— WHAT YOU SHOULD DO —
Leave out every line before the one that contains "content_type: application/javascript; charset=utf-8". Please restate that line and the rest of the data word for word, through the end.

(Excerpts from a dataset)
BEGIN

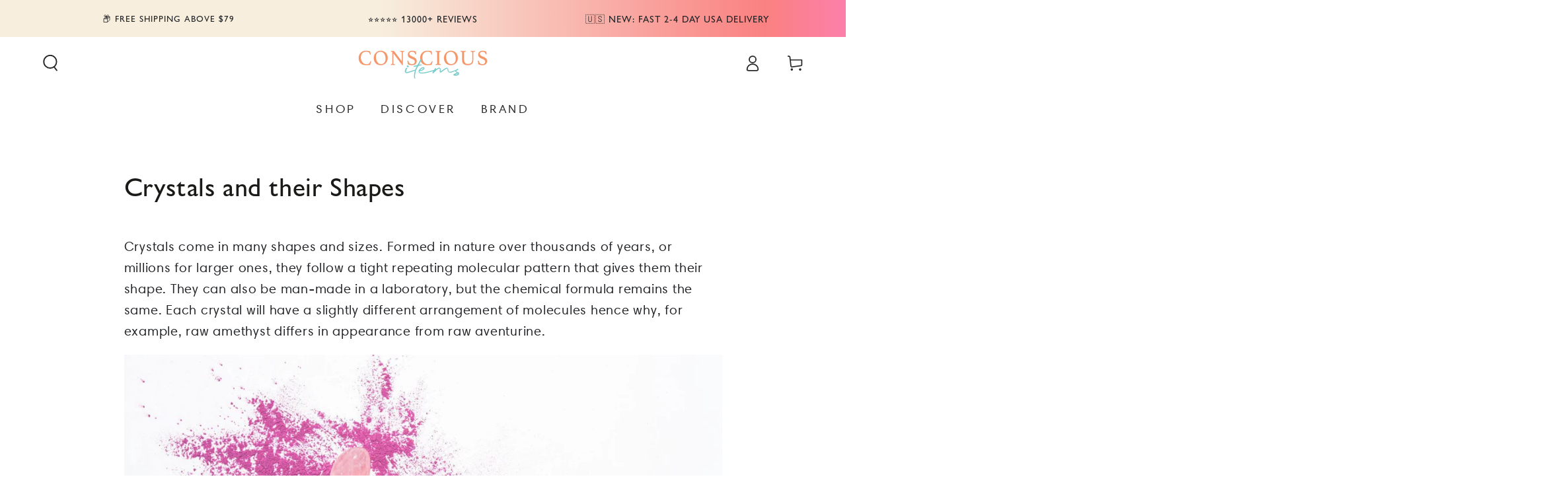

--- FILE ---
content_type: text/json
request_url: https://conf.config-security.com/model
body_size: 85
content:
{"title":"recommendation AI model (keras)","structure":"release_id=0x5a:64:44:23:71:31:57:67:75:7a:6f:48:2a:64:50:63:74:48:4c:4e:69:61:24:2d:4c:5f:38:49:2b;keras;pjv2pcoh3qehjlo7dm078gcjavxc4frfctzax4uhazxgbjrfvdowipobcmuvsoubyhdst2wm","weights":"../weights/5a644423.h5","biases":"../biases/5a644423.h5"}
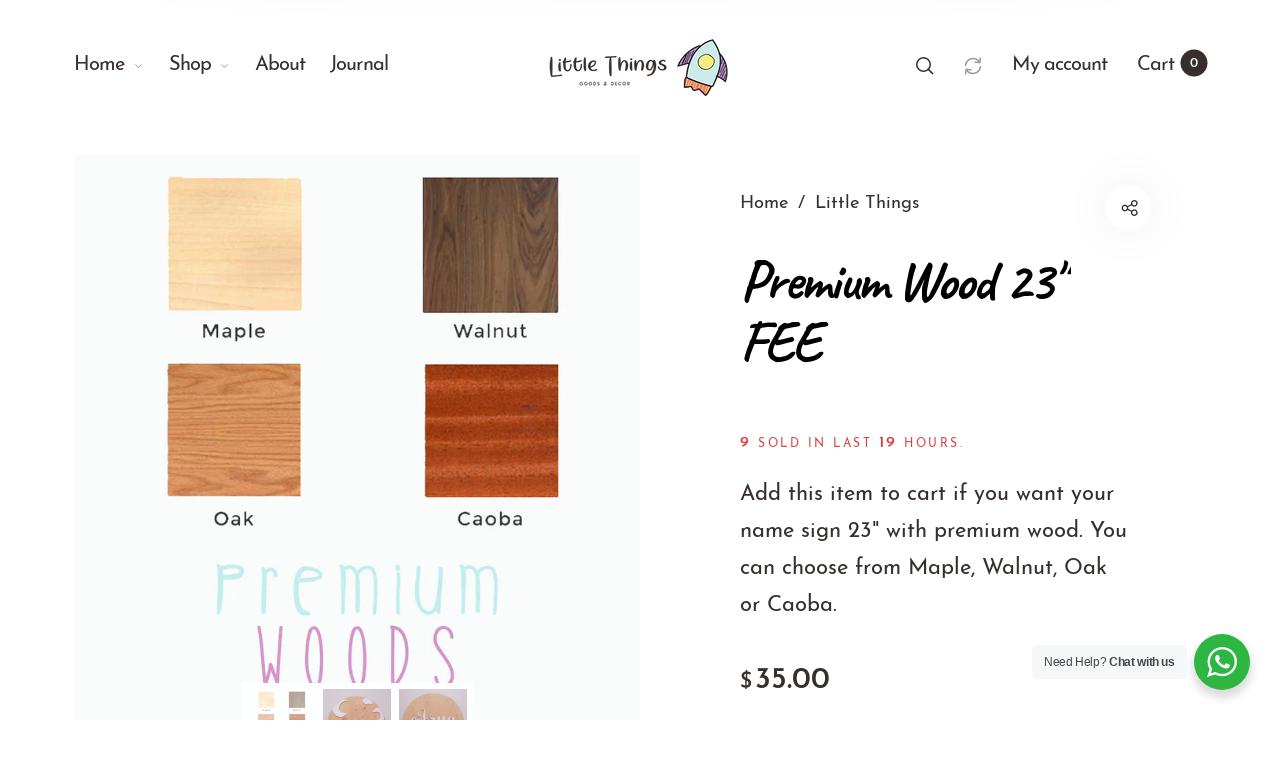

--- FILE ---
content_type: text/css
request_url: https://cdn.xotiny.com/assets/shop/little-things-puerto-rico/gallery/main.min.css?v=1762527325583
body_size: 445
content:
.xo-e-swipe .imagebox__media{position:relative}.xo-e-swipe .imagebox__hover{position:absolute;top:0;left:0;bottom:0;right:0}.xo-e-swipe .imagebox__media{z-index:1}.xo-e-swipe .imagebox__media:before{content:"";position:absolute;z-index:-1;top:0;left:0;right:0;bottom:0;background:rgba(0,0,0,.4);transition:all .5s ease}.xo-e-swipe .imagebox__hover{z-index:2}.xo-e-swipe .imagebox__hover:before,.xo-e-swipe .imagebox__hover:after{content:"";display:block;position:absolute;width:210%;height:30%;z-index:1;left:115%;top:-10%;transform:translate3d(-50%, -50%, 0) rotate3d(0, 0, 1, 45deg)}.xo-e-swipe .imagebox__hover:before{background-color:hsla(0,0%,100%,.15);transition:all .8s ease-in-out}.xo-e-swipe .imagebox__hover:after{background-color:hsla(0,0%,100%,.08);transition:all 1.1s ease-in-out}.xo-e-swipe .imagebox__media:before,.xo-e-swipe .imagebox__hover .xo-tb{opacity:0;transition:all .5s ease}.xo-e-swipe:hover .imagebox__media:before,.xo-e-swipe:hover .imagebox__hover .xo-tb{opacity:1}.xo-e-swipe:hover .imagebox__hover:before{left:-100%;top:210%;height:220%}.xo-e-swipe:hover .imagebox__hover:after{left:-100%;top:210%;height:100%}.xo-gallery{--xo-loading-color: #bdbdbd}.grid-loading-effect{height:40px;width:40px;transform:rotateZ(45deg)}.grid-loading-effect div{position:relative;float:left;width:50%;height:50%;transform:scale(1.1)}.grid-loading-effect div:before{content:"";position:absolute;top:0;left:0;width:100%;height:100%;background-color:#bdbdbd;animation:xoloadingdefault 2.4s infinite linear both;transform-origin:100% 100%}.grid-loading-effect .ld-cube2{transform:scale(1.1) rotateZ(90deg)}.grid-loading-effect .ld-cube2:before{animation-delay:.3s}.grid-loading-effect .ld-cube4{transform:scale(1.1) rotateZ(270deg)}.grid-loading-effect .ld-cube4:before{animation-delay:.9s}.grid-loading-effect .ld-cube3{transform:scale(1.1) rotateZ(180deg)}.grid-loading-effect .ld-cube3:before{animation-delay:.6s}@keyframes xoloadingdefault{0%,10%{transform:perspective(140px) rotateX(-180deg);opacity:0}25%,75%{transform:perspective(140px) rotateX(0deg);opacity:1}90%,100%{transform:perspective(140px) rotateY(180deg);opacity:0}}
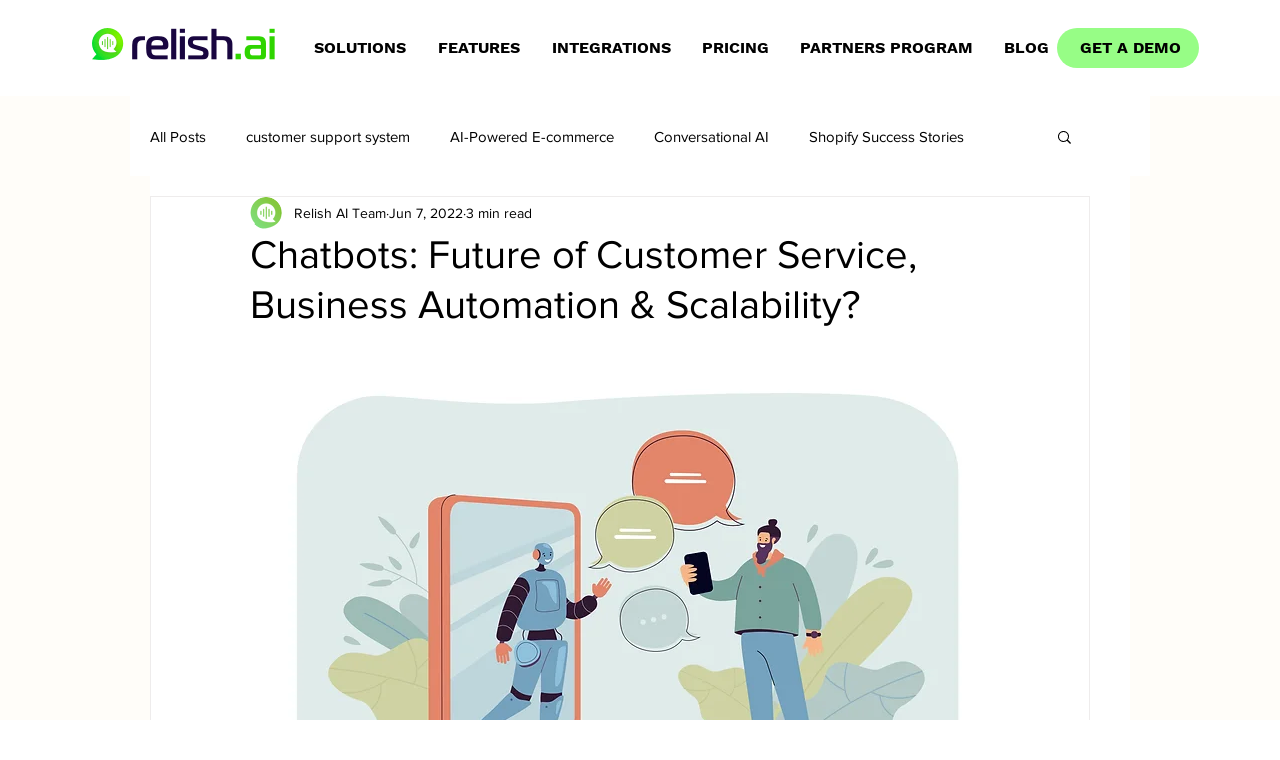

--- FILE ---
content_type: text/plain
request_url: https://cdn.getgist.com/widget/settings/project_ucqnrsgi.txt
body_size: 1936
content:
{"live_forms":[],"project_details":{"project_settings":{"time_zone":"Asia/Kolkata","office_hours":[{"Monday":{"from":"09:00","to":"23:59"}},{"Tuesday":{"from":"09:00","to":"23:59"}},{"Wednesday":{"from":"09:00","to":"23:59"}},{"Thursday":{"from":"09:00","to":"23:59"}},{"Friday":{"from":"09:00","to":"23:59"}}],"default_welcome_text":"Welcome to Relish AI . Let's chat â€” Start a new conversation below.","whitelist_domains":["relish.ai"],"company_name":"Relish AI","project_name":"Relish AI","avatar_url":"https://avatar.vercel.sh/rupa.svg?text=RU\u0026size=120","message_reply_delay":"minute","custom_reply_time":{},"non_working_dates":[],"logo_url":"https://cdn.getgist.com/projects/17818/relish-ai-logo-without-bg.png?1741609287","knowledge_base_enabled":true},"chat_setting":{"chat_appearance_color":"#298ee8","welcome_text":"How can we assist you today ?ðŸ˜Š","chat_enabled":true,"greeting_text":"Hi there!","background_type":"gradient","background_value":"1","background_texture":"1","custom_value":null,"chat_for_leads":true,"chat_for_users":true,"changed_value":true,"team_intro_text":null,"custom_css":null,"get_email_text":"Please enter your email, so we know how to reach you.","chat_bubble_style":"chat-bubble-2","icon_background_type":"color","icon_background_value":"1","icon_custom_color":null,"enable_chat_in_mobile":true,"gdpr_option":false,"gdpr_text":"I agree with terms and privacy policy.","qualification_text":"A few more details will help assign you to the right person:","qualification_settings":[{"name":"email","type":"text","description":"email of the person"}],"qualification_bot":[],"allow_incoming_attachments":true,"allow_outgoing_attachments":true,"email_follow_up":true,"chat_transcript":true,"font_color_value":"1","font_custom_color":null,"notification_sound":true,"flash_tab_message":true,"ask_for_email":"always","launcher_position":"right","right_spacing":20,"left_spacing":null,"bottom_spacing":20,"chat_enabled_on_web":true,"additional_languages_greeting_text":{},"additional_languages_welcome_text":{},"additional_languages_team_intro_text":{},"gdpr_opt_in_text":"Yes, I agree","gdpr_opt_out_text":"No, not now","capture_non_gist_forms":false,"bot_name":"Bot","allow_magic_type":false,"additional_languages_get_email_text":{},"article_widget_enabled":false,"display_company_logo":true,"outgoing_notification_sound":false,"other_appearance_settings":{},"ask_email_before_chat":false,"qualification_bot_enabled":true,"custom_chat_icon_url":"/custom_chat_icons/medium/missing.png","bot_icon_url":"https://cdn.getgist.com/setting/bot_icon/default-chat-bot-icon.png","special_notice_enabled":false,"special_notice_config":{},"gdpr_enabled":false,"path_conditions":[],"enabled_path_filter_operator":"OR","branding_enabled":true,"messenger_default_language":"en","messenger_path":{"enable_path_conditions":[{"value":"","condition":"is_all_pages"}],"disable_path_conditions":[]}},"default_settings":{"default_gradients":{"0":"linear-gradient(296deg, #f54654, #fd8966)","1":"linear-gradient(296deg, #2e4ae5, #5da9ff)","2":"linear-gradient(296deg, #7b75ed, #483baa)","3":"linear-gradient(326deg, #e7ff8e, #58ceb6)","4":"linear-gradient(219deg, #801f8d, #6f1b7a, #731c7f, #6a1a74 31%, #f0487f)","5":"linear-gradient(296deg, #1db8ab, #3eccce)"},"default_colors":{"0":"#fb8560","1":"#408bef","2":"#6d53dd","3":"#83e181","4":"#941093","5":"#3bc7ab"},"font_colors":{"0":"#000","1":"#fff"},"maximum_file_size":{"image":5,"file":20},"default_primary_color":"#f1703f","default_gradient":"linear-gradient(296deg, #f54654, #fd8966)"},"track_events":false,"live_view_enabled":false,"ping_interval":null,"active_agent_interval":600,"partner_code":null,"is_blocked":false,"project_name":"Relish AI","support_bot_setting":{"support_bot_intro_messages":{},"enable_support_bot_intro_message":false,"support_bot_feedback":{"has_answered":{"buttons":{"helped":{},"talk_to_person":{"bot_id":null},"ask_another_question":{"bot_id":null}}},"has_not_answered":{"buttons":{"talk_to_person":{"bot_id":null},"ask_another_question":{"bot_id":null}}},"enable_support_bot_answered":true,"enable_support_bot_not_answered":false},"emma_details":{"trigger_option":"once"},"enable_support_bot":false},"ai_bot_setting":{"enable_ai_bot":false,"ai_bot_details":{}},"translated_keys":{"en":{"message_reply_delay":"Typically replies in a few minutes","greeting_text":"Hi there!","welcome_text":"How can we assist you today ?ðŸ˜Š","team_intro_text":null,"get_email_text":"Please enter your email, so we know how to reach you.","special_notice_content":null}},"primary_language":"en","added_languages":[],"session_duration":1800000},"kb_setting":{"sub_domain":"relishai","custom_domain":"help.relish.ai","show_messenger":true,"domain":"relish.ai"},"triggered_chats":[],"instant_live_bots":[],"new_conversation_live_bots":[],"on_going_announcements":[],"surveys":[],"messenger_app_preference":{"contact_apps":[{"id":"conversation","display_conditions":[{"criteria":[{"key":"current_url_path","condition":"is_any_page"}],"criteria_operator":"AND"}]}],"site_visitor_apps":[{"id":"conversation","display_conditions":[{"criteria":[{"key":"current_url_path","condition":"is_any_page"}],"criteria_operator":"AND"}]}]},"messenger_tabs_data":{"contacts":[{"key":"home","isEnabled":true},{"key":"news","isEnabled":false},{"key":"messages","isEnabled":true},{"key":"help","isEnabled":true}],"visitors":[{"key":"home","isEnabled":true},{"key":"news","isEnabled":false},{"key":"messages","isEnabled":true},{"key":"help","isEnabled":false}]},"messenger_defaults":null,"tours":[],"news_center_settings":[],"news_centers_data":[]}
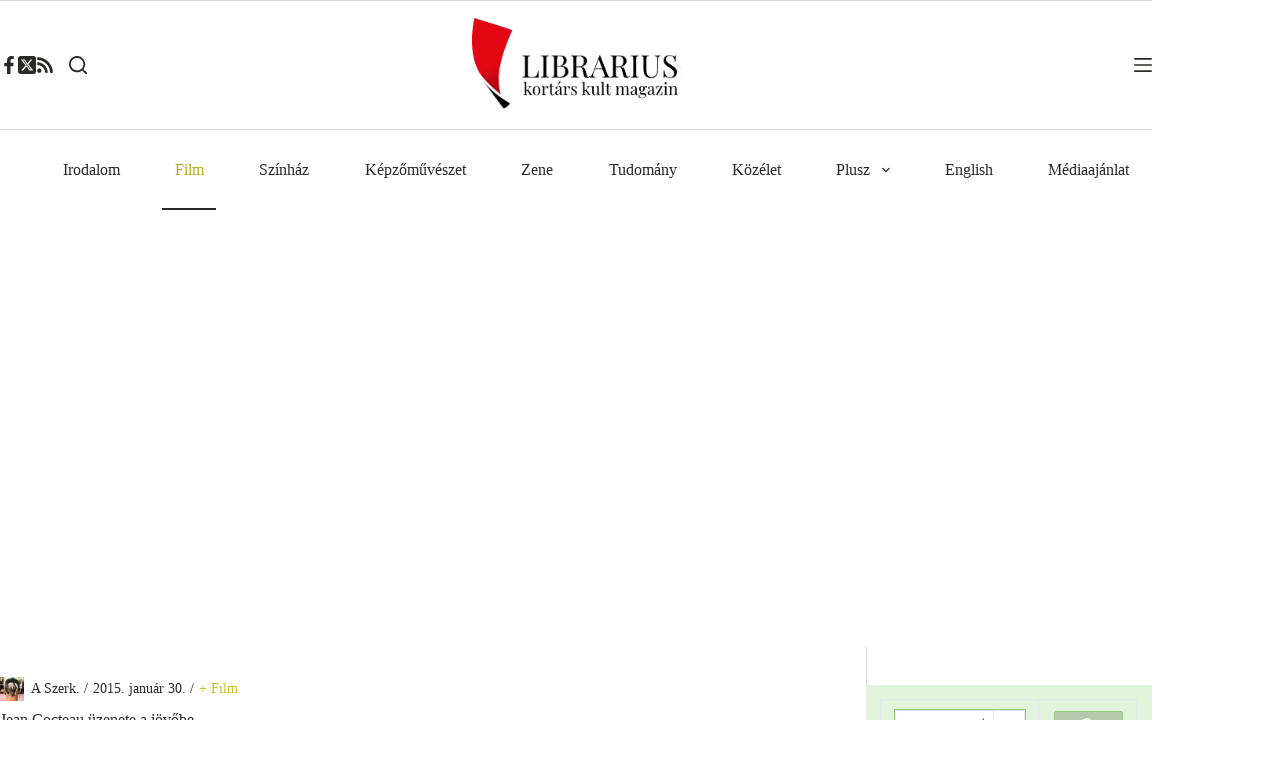

--- FILE ---
content_type: text/html; charset=utf-8
request_url: https://www.google.com/recaptcha/api2/aframe
body_size: 96
content:
<!DOCTYPE HTML><html><head><meta http-equiv="content-type" content="text/html; charset=UTF-8"></head><body><script nonce="MLOZRCGA20wm1nQfu2rhEw">/** Anti-fraud and anti-abuse applications only. See google.com/recaptcha */ try{var clients={'sodar':'https://pagead2.googlesyndication.com/pagead/sodar?'};window.addEventListener("message",function(a){try{if(a.source===window.parent){var b=JSON.parse(a.data);var c=clients[b['id']];if(c){var d=document.createElement('img');d.src=c+b['params']+'&rc='+(localStorage.getItem("rc::a")?sessionStorage.getItem("rc::b"):"");window.document.body.appendChild(d);sessionStorage.setItem("rc::e",parseInt(sessionStorage.getItem("rc::e")||0)+1);localStorage.setItem("rc::h",'1769698772091');}}}catch(b){}});window.parent.postMessage("_grecaptcha_ready", "*");}catch(b){}</script></body></html>

--- FILE ---
content_type: application/javascript; charset=utf-8
request_url: https://fundingchoicesmessages.google.com/f/AGSKWxUvvdLK2kI1WFm5mV2jgMjaTNPRQ8CrCjAmqoypF-0UGCb2Q5zl0F4nUmpqWoQ3T9xRBHGASIckBsuxGj9hyGlH0B467pKfMY2X-ecmtPH8WUfyqcnm0m464rX7v_34zL0S2o0tiPBejklrO8fESEYKyPBxLcov4wvsK9EK2kWZu99KgMkt8Hz0tXtp/__adverts/_ad_widesky./o2ad./xwords./advtemplate_
body_size: -1286
content:
window['a9c95035-64eb-4f08-a525-b033c2d97c48'] = true;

END

— RESPONSE —
content_type: application/javascript; charset=utf-8
request_url: https://fundingchoicesmessages.google.com/f/AGSKWxUvvdLK2kI1WFm5mV2jgMjaTNPRQ8CrCjAmqoypF-0UGCb2Q5zl0F4nUmpqWoQ3T9xRBHGASIckBsuxGj9hyGlH0B467pKfMY2X-ecmtPH8WUfyqcnm0m464rX7v_34zL0S2o0tiPBejklrO8fESEYKyPBxLcov4wvsK9EK2kWZu99KgMkt8Hz0tXtp/__adverts/_ad_widesky./o2ad./xwords./advtemplate_
body_size: -1286
content:
window['a9c95035-64eb-4f08-a525-b033c2d97c48'] = true;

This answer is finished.